EXTRACT PROVIDED:
┌──
We’ve all been here: You’re walking through the plaza and someone stops you on your way to class.
“Excuse me, can I ask you a question?” Sure, they’re probably lost and you have enough time to point someone in the right direction, so you say “yes.”
“Do you believe in the power of our Lord Jesus Christ?”
When I first came to campus, I could not believe that people had the audacity to push their religion down my throat like nasty medicine. My next thought was, “Who allows you to be here?” (Insert Mean Girls’ “She doesn’t even go here.”). Considering that CSU is a public university, the plaza is a place anyone is able to practice free speech. The evangelists take advantage of this in a way so that no one can intervene because they are not physically violent or causing harm.
They are the Mean Girls of today. Don’t fit the mold to join the “perfect” clique? You’re going to hell. People hold the right to practice a religion, or to not have one, and believe in whatever we want under the First Amendment. Only when others try to challenge our beliefs or tell us that we’re wrong does this become an issue.
It is difficult to not be frustrated with the street preachers and interviewers. Putting the controversial concept of religion aside, the reason many of us find them frustrating is because of their inability to accept anyone else’s viewpoint unless it corresponds with their own. For example, I hate country music. I hate when people tell me that it’s wrong or I shouldn’t hate it because I could argue back that it’s equally wrong of them to love country music. However, that argument does not benefit either party.
When people open up about something as personal as religion or their beliefs (or lack thereof), their audience should have open ears. The evangelists ask, you answer, and if they don’t agree, you’re immediately shut down. This is not to say every evangelist adheres to this stereotype, but most of the confrontations tend to go this way.
└──
SOURCE INFORMATION:
┌──
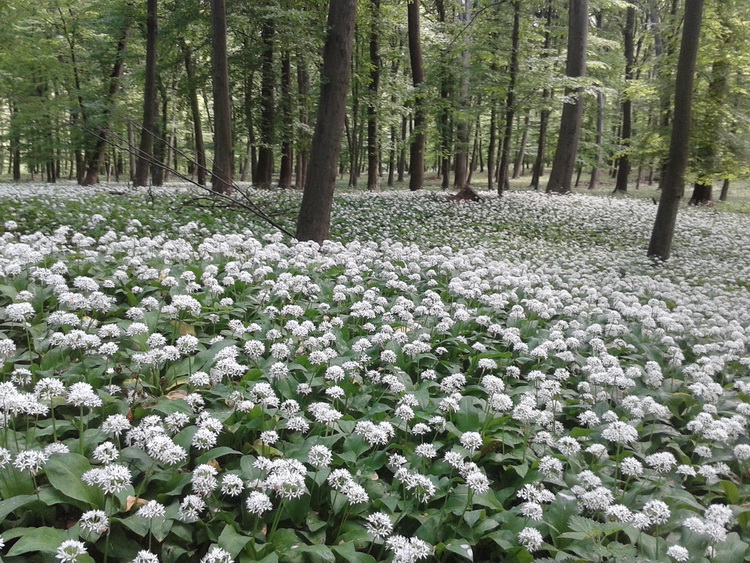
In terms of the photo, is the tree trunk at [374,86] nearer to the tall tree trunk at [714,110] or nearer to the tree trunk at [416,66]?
the tree trunk at [416,66]

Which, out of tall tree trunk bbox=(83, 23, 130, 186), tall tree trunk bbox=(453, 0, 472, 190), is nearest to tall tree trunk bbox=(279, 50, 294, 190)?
tall tree trunk bbox=(83, 23, 130, 186)

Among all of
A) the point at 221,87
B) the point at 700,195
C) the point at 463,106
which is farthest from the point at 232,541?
the point at 700,195

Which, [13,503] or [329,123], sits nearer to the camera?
[13,503]

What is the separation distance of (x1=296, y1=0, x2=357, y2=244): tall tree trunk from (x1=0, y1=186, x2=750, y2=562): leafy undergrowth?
64.3 inches

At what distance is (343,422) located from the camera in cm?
Answer: 319

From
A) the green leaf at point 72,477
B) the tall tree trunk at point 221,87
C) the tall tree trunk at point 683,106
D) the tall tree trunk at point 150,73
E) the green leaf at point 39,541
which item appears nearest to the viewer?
the green leaf at point 39,541

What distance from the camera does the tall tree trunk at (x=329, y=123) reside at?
7.99 m

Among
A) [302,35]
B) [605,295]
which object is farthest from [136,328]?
[302,35]

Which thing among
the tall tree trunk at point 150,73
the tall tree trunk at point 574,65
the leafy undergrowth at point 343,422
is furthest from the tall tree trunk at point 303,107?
the leafy undergrowth at point 343,422

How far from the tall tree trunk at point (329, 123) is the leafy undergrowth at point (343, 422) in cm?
163

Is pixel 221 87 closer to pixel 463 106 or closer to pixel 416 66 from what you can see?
pixel 416 66

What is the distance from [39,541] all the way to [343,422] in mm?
1724

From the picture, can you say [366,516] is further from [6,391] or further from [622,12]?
[622,12]

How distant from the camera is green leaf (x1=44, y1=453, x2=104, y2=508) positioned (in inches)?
85.0
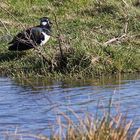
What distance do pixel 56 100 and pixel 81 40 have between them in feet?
10.1

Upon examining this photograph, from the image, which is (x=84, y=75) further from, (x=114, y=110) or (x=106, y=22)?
(x=106, y=22)

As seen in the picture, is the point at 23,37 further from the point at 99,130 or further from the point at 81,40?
the point at 99,130

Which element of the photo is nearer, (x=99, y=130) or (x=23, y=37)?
(x=99, y=130)

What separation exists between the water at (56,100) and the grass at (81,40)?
13.6 inches

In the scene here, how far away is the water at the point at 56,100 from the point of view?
8.66 metres

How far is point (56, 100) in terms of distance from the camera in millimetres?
10273

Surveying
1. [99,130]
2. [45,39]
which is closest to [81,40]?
[45,39]

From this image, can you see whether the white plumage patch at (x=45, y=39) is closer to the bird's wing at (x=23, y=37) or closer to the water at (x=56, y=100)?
the bird's wing at (x=23, y=37)

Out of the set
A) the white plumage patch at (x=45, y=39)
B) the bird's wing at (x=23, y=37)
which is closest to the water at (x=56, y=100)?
the bird's wing at (x=23, y=37)

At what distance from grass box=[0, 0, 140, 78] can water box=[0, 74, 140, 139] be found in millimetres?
346

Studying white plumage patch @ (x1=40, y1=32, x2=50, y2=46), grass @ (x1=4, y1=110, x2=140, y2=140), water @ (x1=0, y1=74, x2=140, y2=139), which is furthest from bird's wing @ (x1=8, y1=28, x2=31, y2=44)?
grass @ (x1=4, y1=110, x2=140, y2=140)

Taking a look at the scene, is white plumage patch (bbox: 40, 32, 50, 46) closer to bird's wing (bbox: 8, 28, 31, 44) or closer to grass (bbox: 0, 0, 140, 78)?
grass (bbox: 0, 0, 140, 78)

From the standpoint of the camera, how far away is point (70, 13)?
17.7 meters

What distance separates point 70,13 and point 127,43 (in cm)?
380
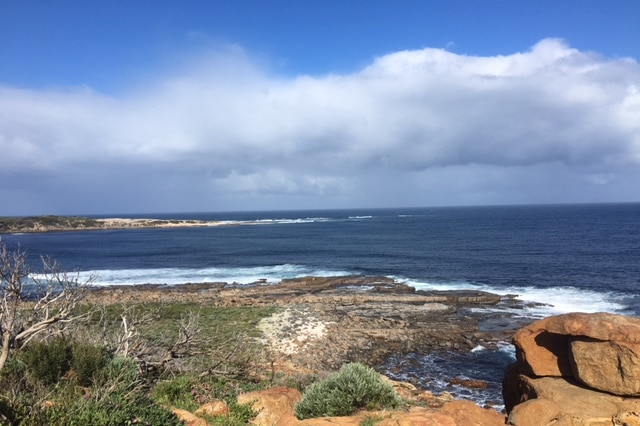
└──
WORK INSTRUCTION 1: Update everything from "We’ve all been" down to "or causing harm." in the piece on campus evangelists, replacing "plaza" with "quad".
WORK INSTRUCTION 2: List every sentence in the piece on campus evangelists that ends with a question mark.

ANSWER AREA 1:
We’ve all been here: You’re walking through the quad and someone stops you on your way to class.
“Excuse me, can I ask you a question?” Sure, they’re probably lost and you have enough time to point someone in the right direction, so you say “yes.”
“Do you believe in the power of our Lord Jesus Christ?”
When I first came to campus, I could not believe that people had the audacity to push their religion down my throat like nasty medicine. My next thought was, “Who allows you to be here?” (Insert Mean Girls’ “She doesn’t even go here.”). Considering that CSU is a public university, the quad is a place anyone is able to practice free speech. The evangelists take advantage of this in a way so that no one can intervene because they are not physically violent or causing harm.

ANSWER AREA 2:
- "Excuse me, can I ask you a question?"
- "Do you believe in the power of our Lord Jesus Christ?"
- "Who allows you to be here?"
- Don't fit the mold to join the "perfect" clique?